A for-sale sign outside a home in Montreal.

Take Montreal, where a significant number of millennials appear set to leave, even though housing prices are the cheapest among Canada’s biggest cities.

Some 82 per cent of millennials who do not currently own a home believe they will one day, the highest rate among regions surveyed by Royal LePage; however, 55 per cent of that group said they would have to relocate in order to achieve that milestone.

The average cost of a single detached home in Montreal was $533,300 in July, compared with $1,357,500 in Toronto, $2,000,600 in Vancouver, $643,600 in Calgary, and $770,000 in Ottawa, according to the Canadian Real Estate Association.

Still, the survey found that just 35 per cent of millennials in the Greater Montreal Area are homeowners, lower than all the other big Canadian cities covered in the survey. The cause could be related to wages, as the average annual income in Montreal — $40,079 — is 15.6-per-cent lower than the national average of $47,487, according to CareerBeacon.com.

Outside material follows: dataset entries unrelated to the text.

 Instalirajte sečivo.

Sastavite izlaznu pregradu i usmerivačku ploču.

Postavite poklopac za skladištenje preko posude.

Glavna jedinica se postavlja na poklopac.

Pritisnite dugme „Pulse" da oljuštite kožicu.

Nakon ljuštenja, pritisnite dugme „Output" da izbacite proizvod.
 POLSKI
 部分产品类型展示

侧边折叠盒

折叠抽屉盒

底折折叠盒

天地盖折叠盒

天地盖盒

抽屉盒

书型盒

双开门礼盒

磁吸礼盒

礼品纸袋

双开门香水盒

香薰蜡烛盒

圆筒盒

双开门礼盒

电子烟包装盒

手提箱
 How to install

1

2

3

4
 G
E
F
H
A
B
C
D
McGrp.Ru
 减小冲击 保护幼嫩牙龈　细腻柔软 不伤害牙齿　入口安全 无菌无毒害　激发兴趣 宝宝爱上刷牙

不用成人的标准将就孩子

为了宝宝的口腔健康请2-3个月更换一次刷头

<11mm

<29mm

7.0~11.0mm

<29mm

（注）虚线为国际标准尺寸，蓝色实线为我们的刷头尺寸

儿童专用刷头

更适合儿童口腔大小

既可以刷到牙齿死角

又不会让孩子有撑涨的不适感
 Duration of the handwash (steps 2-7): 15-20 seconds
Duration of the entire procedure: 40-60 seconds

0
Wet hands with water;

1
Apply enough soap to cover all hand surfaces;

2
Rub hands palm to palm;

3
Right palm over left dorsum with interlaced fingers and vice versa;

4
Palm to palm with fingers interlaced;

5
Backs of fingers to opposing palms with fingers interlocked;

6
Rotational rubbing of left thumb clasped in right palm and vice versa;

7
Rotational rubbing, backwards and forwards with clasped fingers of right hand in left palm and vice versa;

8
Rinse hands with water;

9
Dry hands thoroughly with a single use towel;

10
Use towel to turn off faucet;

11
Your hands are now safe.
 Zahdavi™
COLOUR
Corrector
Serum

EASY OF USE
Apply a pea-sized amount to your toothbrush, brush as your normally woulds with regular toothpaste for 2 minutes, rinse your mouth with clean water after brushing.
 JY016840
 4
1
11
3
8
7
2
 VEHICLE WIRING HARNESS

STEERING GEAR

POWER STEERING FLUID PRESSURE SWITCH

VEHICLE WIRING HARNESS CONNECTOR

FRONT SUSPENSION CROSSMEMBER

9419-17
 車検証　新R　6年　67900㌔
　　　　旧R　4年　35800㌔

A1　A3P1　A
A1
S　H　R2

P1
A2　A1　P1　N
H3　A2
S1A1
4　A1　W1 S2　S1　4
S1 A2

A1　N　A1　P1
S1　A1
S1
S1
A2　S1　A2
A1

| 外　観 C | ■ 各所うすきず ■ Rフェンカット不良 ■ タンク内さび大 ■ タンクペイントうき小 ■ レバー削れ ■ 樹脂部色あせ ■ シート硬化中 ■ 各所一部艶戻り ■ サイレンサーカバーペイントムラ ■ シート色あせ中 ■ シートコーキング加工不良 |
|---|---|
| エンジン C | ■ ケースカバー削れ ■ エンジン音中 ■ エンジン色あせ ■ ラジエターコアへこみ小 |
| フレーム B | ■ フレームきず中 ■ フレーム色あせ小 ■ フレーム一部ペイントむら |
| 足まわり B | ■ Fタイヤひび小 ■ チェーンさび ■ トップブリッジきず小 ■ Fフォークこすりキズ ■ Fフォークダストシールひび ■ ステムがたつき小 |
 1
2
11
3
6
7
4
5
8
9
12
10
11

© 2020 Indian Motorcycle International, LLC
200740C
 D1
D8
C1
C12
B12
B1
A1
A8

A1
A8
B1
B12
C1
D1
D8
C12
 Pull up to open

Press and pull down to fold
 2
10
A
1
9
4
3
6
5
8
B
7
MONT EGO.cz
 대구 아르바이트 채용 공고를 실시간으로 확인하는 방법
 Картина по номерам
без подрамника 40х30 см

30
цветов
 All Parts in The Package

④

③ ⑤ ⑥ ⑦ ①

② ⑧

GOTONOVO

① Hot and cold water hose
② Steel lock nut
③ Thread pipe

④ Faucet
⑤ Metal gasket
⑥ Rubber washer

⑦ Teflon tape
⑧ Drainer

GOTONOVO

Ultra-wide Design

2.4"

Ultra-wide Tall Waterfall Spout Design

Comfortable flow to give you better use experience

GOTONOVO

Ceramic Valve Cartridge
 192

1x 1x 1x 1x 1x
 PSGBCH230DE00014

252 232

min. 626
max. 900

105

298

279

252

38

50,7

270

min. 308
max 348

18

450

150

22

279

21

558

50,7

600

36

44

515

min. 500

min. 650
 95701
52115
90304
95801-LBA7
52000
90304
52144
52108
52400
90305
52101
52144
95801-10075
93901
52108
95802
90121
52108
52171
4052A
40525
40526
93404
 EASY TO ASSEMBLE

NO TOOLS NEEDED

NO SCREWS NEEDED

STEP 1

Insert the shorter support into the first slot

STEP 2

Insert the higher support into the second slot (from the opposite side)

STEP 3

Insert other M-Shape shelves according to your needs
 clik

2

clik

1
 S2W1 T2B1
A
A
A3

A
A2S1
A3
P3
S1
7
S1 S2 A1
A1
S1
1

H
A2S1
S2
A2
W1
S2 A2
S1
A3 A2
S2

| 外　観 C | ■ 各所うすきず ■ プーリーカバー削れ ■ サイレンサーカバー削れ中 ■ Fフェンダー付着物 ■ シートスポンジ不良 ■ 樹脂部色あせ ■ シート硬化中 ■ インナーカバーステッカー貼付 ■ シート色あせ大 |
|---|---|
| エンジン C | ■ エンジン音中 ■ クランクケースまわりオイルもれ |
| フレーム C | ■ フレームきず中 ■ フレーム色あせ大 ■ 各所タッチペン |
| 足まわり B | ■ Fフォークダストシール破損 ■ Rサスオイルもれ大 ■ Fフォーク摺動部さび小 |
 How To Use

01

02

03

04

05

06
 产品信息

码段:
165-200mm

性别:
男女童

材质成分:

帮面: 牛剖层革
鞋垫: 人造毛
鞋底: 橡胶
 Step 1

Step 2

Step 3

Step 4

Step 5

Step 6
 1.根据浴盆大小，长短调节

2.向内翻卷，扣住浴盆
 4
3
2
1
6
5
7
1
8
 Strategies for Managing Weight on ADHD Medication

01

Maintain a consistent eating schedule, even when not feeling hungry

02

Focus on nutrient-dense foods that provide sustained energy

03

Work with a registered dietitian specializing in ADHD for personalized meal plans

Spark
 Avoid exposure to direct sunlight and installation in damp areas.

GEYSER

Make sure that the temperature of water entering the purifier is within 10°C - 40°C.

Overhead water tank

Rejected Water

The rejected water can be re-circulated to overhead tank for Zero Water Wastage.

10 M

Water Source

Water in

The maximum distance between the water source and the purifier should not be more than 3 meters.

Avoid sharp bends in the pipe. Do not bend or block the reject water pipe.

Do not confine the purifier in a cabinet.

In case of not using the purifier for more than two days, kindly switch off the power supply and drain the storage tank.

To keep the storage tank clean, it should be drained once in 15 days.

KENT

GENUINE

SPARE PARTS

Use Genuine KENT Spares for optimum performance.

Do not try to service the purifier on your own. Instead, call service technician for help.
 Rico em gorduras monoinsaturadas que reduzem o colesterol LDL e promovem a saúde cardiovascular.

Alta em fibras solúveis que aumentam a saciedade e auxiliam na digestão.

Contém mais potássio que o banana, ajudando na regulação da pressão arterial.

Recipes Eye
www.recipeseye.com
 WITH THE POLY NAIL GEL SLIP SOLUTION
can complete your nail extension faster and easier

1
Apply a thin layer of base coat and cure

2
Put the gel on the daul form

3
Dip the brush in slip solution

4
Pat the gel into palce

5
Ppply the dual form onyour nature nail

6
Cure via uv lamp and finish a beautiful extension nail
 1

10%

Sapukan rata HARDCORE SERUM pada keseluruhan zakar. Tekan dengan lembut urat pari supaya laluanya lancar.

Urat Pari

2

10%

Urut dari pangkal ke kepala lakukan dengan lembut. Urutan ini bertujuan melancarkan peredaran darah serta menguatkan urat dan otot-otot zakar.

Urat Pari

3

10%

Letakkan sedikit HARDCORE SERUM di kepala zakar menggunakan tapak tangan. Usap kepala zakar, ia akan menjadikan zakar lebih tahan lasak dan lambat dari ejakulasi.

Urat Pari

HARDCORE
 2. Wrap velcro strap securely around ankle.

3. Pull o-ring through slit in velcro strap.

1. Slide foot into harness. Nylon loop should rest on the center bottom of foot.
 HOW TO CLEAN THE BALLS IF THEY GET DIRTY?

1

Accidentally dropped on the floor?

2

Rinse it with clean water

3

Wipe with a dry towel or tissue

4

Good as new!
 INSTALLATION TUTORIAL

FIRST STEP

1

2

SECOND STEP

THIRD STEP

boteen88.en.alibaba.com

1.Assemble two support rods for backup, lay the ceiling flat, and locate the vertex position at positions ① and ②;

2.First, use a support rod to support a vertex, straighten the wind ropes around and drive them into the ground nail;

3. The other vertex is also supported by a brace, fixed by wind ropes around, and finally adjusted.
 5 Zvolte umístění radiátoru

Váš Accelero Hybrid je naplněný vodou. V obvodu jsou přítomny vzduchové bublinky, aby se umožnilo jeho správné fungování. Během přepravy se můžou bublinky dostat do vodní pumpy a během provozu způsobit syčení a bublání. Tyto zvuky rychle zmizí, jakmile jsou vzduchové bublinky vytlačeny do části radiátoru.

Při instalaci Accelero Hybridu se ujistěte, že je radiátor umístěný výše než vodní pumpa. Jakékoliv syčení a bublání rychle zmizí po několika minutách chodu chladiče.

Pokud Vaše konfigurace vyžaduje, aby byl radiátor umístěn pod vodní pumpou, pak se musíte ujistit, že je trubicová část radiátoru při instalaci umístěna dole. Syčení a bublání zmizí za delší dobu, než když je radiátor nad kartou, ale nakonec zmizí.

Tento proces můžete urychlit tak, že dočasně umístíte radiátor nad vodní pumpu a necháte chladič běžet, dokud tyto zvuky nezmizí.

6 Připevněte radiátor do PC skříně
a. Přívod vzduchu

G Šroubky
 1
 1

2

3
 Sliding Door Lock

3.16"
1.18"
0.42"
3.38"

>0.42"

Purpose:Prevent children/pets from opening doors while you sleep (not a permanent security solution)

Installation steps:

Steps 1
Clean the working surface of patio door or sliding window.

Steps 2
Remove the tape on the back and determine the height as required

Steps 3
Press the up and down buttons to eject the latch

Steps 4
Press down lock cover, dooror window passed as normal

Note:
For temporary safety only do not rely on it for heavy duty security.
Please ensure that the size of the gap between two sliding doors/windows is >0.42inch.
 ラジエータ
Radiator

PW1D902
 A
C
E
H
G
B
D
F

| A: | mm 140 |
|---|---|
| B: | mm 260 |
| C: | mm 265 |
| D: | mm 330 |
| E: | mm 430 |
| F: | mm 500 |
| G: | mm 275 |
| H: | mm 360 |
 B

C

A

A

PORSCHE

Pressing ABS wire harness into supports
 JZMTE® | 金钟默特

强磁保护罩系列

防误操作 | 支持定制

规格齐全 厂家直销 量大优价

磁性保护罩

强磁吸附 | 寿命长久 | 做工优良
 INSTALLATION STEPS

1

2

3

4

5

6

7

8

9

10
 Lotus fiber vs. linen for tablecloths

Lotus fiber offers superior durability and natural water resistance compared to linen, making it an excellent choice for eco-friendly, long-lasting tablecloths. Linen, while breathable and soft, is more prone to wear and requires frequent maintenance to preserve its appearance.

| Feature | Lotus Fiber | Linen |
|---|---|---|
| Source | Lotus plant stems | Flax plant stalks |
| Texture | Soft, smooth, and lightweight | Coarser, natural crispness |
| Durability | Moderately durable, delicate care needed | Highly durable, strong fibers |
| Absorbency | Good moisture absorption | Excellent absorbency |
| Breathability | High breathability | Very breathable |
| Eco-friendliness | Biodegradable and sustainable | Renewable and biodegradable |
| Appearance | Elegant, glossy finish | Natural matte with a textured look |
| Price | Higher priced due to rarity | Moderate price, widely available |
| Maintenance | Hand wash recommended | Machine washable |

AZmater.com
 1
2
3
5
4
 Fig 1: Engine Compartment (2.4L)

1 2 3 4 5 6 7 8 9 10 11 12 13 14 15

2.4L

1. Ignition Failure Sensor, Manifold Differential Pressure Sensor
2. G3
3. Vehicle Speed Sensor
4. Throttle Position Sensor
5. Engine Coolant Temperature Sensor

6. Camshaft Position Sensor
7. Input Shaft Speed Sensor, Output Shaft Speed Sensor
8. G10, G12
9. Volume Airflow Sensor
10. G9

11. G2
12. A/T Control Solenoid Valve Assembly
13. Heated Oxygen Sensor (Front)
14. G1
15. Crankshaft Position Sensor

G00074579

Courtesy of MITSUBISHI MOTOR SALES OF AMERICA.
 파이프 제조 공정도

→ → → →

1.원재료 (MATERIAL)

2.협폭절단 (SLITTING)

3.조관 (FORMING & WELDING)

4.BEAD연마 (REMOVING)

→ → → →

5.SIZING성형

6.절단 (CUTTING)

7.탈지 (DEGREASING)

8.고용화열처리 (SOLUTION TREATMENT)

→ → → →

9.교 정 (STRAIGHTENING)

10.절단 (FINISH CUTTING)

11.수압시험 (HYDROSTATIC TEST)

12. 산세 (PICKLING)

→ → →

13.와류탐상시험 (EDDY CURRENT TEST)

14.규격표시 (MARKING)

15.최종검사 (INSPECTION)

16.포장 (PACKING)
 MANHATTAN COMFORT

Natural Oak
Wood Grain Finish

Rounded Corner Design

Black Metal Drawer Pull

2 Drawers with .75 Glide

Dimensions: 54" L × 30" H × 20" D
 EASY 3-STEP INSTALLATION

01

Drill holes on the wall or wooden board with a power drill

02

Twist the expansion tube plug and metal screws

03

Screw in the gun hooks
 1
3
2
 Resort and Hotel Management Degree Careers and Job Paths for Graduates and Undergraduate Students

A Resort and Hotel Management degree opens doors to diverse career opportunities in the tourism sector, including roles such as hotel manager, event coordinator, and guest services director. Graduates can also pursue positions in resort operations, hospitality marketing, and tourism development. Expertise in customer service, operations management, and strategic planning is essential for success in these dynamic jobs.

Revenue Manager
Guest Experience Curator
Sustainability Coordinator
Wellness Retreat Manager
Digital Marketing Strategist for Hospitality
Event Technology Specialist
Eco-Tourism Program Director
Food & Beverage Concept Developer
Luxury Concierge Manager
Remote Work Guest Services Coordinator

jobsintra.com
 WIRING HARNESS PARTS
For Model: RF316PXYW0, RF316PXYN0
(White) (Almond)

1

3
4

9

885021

Still, 61 per cent of Montreal’s millennials plan to purchase a home within the next five years; 56 per cent say they will remain in their current city or town, while 38 per cent say they plan to relocate.

The relatively lower prices in Montreal appear to offer millennials hope of staying that doesn’t exist in other cities. In the Greater Toronto Area (GTA), 59 per cent of millennials who do not currently own a home believe they will one day, but 63 per cent of them said they would have to leave Canada’s biggest city to do so.

In Vancouver, 78 per cent of millennials said that if the cost of living wasn’t an issue, they would choose to continue living there. However, 58 per cent said they didn’t believe their salaries would increase at a rate that would allow them to buy a home in their current location — the highest rate among regions surveyed.

Soper said relocating simply to buy a home is an “oversimplified way to solve your life’s problems.” Regardless, the commitment of millennials to buying real estate suggests that the strong demand that has driven Canada’s housing boom over the past decade could persist, adding pressure on policymakers to address a chronically short supply of living spaces.

“If you follow their intent, millennials could be the highest homeownership generation in Canadian history,” Soper said. “Now, not all of them are going to pull that off, but even if half of them pull it off, we’d be looking at homeownership rates in this generation at a higher rate than the baby boomers who are the previous record holders.”